Una volta approvato il referendum, l’articolo 132 della Costituzione dice che si può procedere a fare una legge ordinaria che sancisca il passaggio della provincia da una regione all’altra, dopo che sono stati «sentiti i consigli regionali»: questa formulazione non chiarisce del tutto se i consigli regionali possano impedire con un voto l’accorpamento della provincia, ma Bucci è fiducioso perché ci sono stati precedenti giuridici simili in cui l’esito del referendum ha prevalso sul giudizio dei consigli regionali.

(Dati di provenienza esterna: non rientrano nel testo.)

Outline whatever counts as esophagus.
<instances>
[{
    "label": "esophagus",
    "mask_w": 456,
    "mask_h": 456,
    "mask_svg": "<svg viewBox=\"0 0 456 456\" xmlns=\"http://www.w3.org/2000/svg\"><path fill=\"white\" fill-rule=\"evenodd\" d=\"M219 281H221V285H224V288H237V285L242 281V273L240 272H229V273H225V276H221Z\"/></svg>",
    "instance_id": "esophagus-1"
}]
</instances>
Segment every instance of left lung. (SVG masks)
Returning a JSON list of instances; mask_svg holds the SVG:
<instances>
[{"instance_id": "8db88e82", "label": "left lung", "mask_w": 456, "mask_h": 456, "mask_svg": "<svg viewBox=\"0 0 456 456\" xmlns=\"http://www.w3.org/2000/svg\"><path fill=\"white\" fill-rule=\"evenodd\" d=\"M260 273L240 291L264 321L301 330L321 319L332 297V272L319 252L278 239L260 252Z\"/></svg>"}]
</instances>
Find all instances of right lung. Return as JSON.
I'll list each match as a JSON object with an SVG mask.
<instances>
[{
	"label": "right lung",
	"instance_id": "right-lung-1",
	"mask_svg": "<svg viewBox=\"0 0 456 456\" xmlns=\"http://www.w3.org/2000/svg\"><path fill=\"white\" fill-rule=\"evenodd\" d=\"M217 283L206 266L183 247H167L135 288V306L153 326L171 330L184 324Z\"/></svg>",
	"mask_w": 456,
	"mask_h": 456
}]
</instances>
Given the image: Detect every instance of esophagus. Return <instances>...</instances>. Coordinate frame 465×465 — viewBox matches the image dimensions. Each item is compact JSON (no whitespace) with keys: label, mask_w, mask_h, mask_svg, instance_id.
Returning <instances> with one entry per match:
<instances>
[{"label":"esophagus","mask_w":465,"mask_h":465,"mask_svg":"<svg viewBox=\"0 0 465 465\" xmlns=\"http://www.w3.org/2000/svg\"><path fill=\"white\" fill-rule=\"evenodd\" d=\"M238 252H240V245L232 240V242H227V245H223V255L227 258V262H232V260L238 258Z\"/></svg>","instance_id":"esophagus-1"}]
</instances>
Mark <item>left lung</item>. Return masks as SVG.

Fin qui il presidente dell’Abruzzo Marco Marsilio, di Fratelli d’Italia, non si è espresso pubblicamente sulla questione. Secondo Bucci il motivo è facilmente intuibile e ha a che fare col fatto che il Molise è guidato da una giunta della stessa parte politica di Marsilio, cioè dal centrodestra. Il presidente del Molise è Francesco Roberti di Forza Italia, che fin qui ha minimizzato la portata del referendum e si è detto contrario alla possibilità che una delle due province della regione venga accorpata a un’altra. Diversi sindaci dei comuni abruzzesi vicini alla provincia di Isernia, così come i presidenti delle province di Chieti e L’Aquila, hanno invece detto di essere favorevoli all’accorpamento.

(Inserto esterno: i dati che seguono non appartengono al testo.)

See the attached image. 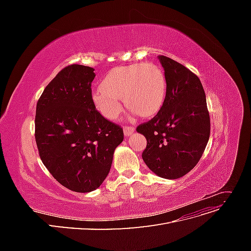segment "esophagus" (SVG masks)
<instances>
[{"label": "esophagus", "instance_id": "34e87169", "mask_svg": "<svg viewBox=\"0 0 251 251\" xmlns=\"http://www.w3.org/2000/svg\"><path fill=\"white\" fill-rule=\"evenodd\" d=\"M134 132H135V127H133V126H125L124 127L125 136H131Z\"/></svg>", "mask_w": 251, "mask_h": 251}]
</instances>
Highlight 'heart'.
<instances>
[{"mask_svg":"<svg viewBox=\"0 0 251 251\" xmlns=\"http://www.w3.org/2000/svg\"><path fill=\"white\" fill-rule=\"evenodd\" d=\"M166 94V81L161 68L153 63H136L114 68L92 93L97 111L115 120L123 110L120 98L133 114L154 116L161 109Z\"/></svg>","mask_w":251,"mask_h":251,"instance_id":"b5f03b06","label":"heart"}]
</instances>
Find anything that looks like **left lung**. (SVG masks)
Wrapping results in <instances>:
<instances>
[{
  "instance_id": "obj_1",
  "label": "left lung",
  "mask_w": 251,
  "mask_h": 251,
  "mask_svg": "<svg viewBox=\"0 0 251 251\" xmlns=\"http://www.w3.org/2000/svg\"><path fill=\"white\" fill-rule=\"evenodd\" d=\"M158 59L164 69L165 100L157 115L136 131L148 141L144 163L157 176L173 180L199 162L209 139L210 120L199 77L170 57Z\"/></svg>"
}]
</instances>
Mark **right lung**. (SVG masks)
<instances>
[{
	"instance_id": "1",
	"label": "right lung",
	"mask_w": 251,
	"mask_h": 251,
	"mask_svg": "<svg viewBox=\"0 0 251 251\" xmlns=\"http://www.w3.org/2000/svg\"><path fill=\"white\" fill-rule=\"evenodd\" d=\"M94 69L68 66L45 88L36 104L35 141L44 165L60 184L77 193L101 185L114 151L124 140L119 126L92 100Z\"/></svg>"
}]
</instances>
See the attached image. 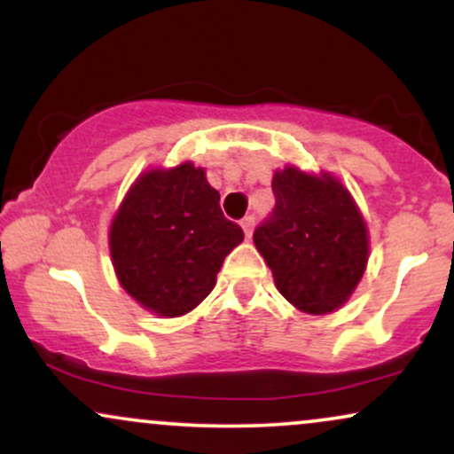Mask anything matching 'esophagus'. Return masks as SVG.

Anche il principale quotidiano dell’Abruzzo, Il Centro, ultimamente ha raccontato con una certa enfasi i vari passaggi burocratici compiuti dal comitato e si è mostrato favorevole, con prime pagine molto eloquenti. Una di queste, l’11 dicembre, mostrava una foto con una bandiera ispirata a quella degli Stati Uniti, ma con i colori di quella dell’Abruzzo, con sopra cinque stelle che indicavano le quattro province abruzzesi attuali (L’Aquila, Pescara, Chieti e Teramo) e quella che vorrebbe diventarlo, Isernia. Il titolo era “United States of Abruzzi”.